In its supplemental brief (download here), Hall Street Associates contended that the FAA is an issue in the case only as to whether it barred the kind of judicial review exercised by the judge. The issue, it said, is not whether the FAA authorized judges to enforce private agreements to expand judicial review of an award, but whether it prohibits them. Hall Street wants the Justices to remove that “roadblock” to such review. The Ninth Circuit’s interpretation of the FAA, the brief added, “is the only impediment” to enforcement of the parties’ agreement on the scope of court review. “Hall Street has consistently maintained that the district court had ample authority to vacate and modify the arbitration award under the agreement,” it said.

One source of authority outside FAA for court enforcement of a broader judicial review agreement, Hall Street asserted, is the court’s inherent authority to manage cases before it. Since the arbitration that occurred in this case was undertaken while the case was pending, as a form of alternative dispute resolution, the judge had authority to enforce the broader review agreement. As a second source of law, the brief went on, there are common law remedies. Under the common law, a party could sue to enforce or set aside an arbitration award, it noted. The agreement on a judicial review provision was a contractual commitment the two sides made to each other voluntarily, and it is enforceable at common law, the brief said. It insisted that the parties relied upon those other authorities, since they were asking the court to engage in contract arbitration, not statutory arbitration under FAA. And, it added, Hall Street never waived any alternative sources of law.

Mattel’s supplemental brief (download here) argued that the dispute throughout its course in federal courts has been only about the FAA. Both sides, it said, understood that Hall Street Associates’ challenge to the original award favoring Mattel was governed by the FAA, which they agreed allowed for expanded judicial review — an understanding that the Ninth Circuit later rejected.
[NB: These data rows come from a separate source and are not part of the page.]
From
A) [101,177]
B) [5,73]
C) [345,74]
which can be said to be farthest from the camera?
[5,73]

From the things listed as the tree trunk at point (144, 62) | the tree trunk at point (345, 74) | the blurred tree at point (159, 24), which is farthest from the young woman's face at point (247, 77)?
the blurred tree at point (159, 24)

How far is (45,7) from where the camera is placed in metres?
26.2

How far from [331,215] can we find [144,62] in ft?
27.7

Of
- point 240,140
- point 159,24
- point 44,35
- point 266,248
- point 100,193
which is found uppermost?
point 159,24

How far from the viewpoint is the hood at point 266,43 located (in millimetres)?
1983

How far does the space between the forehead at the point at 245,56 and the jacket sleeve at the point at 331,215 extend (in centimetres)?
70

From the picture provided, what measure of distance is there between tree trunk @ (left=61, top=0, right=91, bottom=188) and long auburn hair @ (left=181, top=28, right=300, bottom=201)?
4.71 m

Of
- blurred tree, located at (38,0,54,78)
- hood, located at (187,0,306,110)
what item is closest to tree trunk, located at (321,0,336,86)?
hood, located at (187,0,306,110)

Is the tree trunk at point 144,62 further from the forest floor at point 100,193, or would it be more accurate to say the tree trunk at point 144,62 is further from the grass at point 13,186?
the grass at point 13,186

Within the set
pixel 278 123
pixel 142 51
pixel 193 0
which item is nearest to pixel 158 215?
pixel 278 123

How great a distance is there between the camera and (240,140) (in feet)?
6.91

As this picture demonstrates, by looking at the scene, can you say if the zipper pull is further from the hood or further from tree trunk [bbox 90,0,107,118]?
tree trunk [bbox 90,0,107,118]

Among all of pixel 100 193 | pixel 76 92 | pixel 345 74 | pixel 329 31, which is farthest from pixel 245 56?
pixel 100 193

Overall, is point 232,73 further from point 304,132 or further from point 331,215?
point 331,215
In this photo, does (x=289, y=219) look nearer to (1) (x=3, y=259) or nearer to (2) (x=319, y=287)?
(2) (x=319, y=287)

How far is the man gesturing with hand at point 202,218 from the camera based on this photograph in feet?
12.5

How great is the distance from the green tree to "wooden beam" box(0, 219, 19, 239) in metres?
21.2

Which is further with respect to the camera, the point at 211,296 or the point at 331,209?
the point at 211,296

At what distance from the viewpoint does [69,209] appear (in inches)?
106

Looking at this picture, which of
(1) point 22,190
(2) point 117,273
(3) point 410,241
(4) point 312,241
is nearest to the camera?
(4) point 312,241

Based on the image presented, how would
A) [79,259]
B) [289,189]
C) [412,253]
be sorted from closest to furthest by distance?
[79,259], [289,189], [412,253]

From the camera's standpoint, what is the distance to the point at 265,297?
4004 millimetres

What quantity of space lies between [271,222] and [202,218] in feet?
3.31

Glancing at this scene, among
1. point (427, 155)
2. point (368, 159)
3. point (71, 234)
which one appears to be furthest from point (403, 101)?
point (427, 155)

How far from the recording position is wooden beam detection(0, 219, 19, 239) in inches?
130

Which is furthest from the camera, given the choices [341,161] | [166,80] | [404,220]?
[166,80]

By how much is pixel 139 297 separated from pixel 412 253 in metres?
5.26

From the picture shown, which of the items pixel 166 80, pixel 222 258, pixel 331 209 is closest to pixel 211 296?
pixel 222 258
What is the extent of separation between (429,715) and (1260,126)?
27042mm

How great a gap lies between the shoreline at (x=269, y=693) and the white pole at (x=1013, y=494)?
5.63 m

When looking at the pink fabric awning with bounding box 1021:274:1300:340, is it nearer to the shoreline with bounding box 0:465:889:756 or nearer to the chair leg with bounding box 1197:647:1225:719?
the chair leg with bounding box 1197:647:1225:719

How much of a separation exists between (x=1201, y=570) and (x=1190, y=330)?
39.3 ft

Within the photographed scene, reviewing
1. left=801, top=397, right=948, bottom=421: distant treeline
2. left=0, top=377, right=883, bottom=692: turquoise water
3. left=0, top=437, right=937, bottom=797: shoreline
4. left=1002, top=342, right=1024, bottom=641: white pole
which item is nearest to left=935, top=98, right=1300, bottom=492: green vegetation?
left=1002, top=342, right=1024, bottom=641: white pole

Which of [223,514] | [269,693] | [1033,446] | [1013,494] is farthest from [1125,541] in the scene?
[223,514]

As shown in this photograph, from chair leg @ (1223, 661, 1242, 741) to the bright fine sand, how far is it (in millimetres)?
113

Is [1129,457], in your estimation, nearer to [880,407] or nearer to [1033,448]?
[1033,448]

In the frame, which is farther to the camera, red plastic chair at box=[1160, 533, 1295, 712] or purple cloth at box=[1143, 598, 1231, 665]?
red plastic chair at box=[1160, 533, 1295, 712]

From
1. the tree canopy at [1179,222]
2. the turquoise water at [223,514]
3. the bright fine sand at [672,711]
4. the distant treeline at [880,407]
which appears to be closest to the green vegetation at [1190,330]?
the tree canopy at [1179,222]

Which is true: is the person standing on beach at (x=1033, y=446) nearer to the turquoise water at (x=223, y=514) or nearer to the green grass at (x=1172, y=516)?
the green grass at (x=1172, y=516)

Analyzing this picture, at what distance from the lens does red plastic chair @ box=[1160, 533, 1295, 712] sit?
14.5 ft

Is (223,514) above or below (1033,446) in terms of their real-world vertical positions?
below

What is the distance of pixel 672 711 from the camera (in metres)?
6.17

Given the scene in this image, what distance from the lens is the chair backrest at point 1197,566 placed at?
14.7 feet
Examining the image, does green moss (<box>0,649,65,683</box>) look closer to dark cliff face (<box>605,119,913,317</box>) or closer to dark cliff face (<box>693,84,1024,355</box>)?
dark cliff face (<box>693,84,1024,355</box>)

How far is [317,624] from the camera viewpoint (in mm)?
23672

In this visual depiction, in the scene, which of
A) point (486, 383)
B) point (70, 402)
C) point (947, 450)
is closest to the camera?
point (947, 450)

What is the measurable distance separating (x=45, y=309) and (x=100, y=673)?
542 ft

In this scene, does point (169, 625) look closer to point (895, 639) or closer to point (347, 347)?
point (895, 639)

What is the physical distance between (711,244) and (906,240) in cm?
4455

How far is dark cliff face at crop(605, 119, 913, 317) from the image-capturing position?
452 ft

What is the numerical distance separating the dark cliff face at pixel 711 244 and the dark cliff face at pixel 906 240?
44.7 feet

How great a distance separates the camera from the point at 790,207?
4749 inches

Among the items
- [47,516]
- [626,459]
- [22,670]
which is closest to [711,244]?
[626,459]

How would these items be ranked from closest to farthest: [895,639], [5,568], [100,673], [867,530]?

Only when the case went from District Court to the Ninth Circuit, Mattel contended, did Hall Street try to distinguish this case from one controlled by Ninth Circuit precedent on the scope of court power under FAA.

In taking the case to the Supreme Court, Hall Street, according to Mattel, “did not suggest that any law other than the FAA was implicated by this case.” In fact, thed appel relied upon an asserted conflict among Circuit Courts on the scope of FAA, it added. “It is far too late….to contend that there is some alternative authority that may give life to the judicial review provision after [Hall Street] has consistently argued that it is the FAA that does so.” If there are any other sources of law on the subject, Mattel concluded, Hall Street waived any reliance upon them by the positions it has taken throughout the litigation.

Each side gets a chance, by next Monday, to file a reply to the other side’s supplemental argument on the sources of law questions.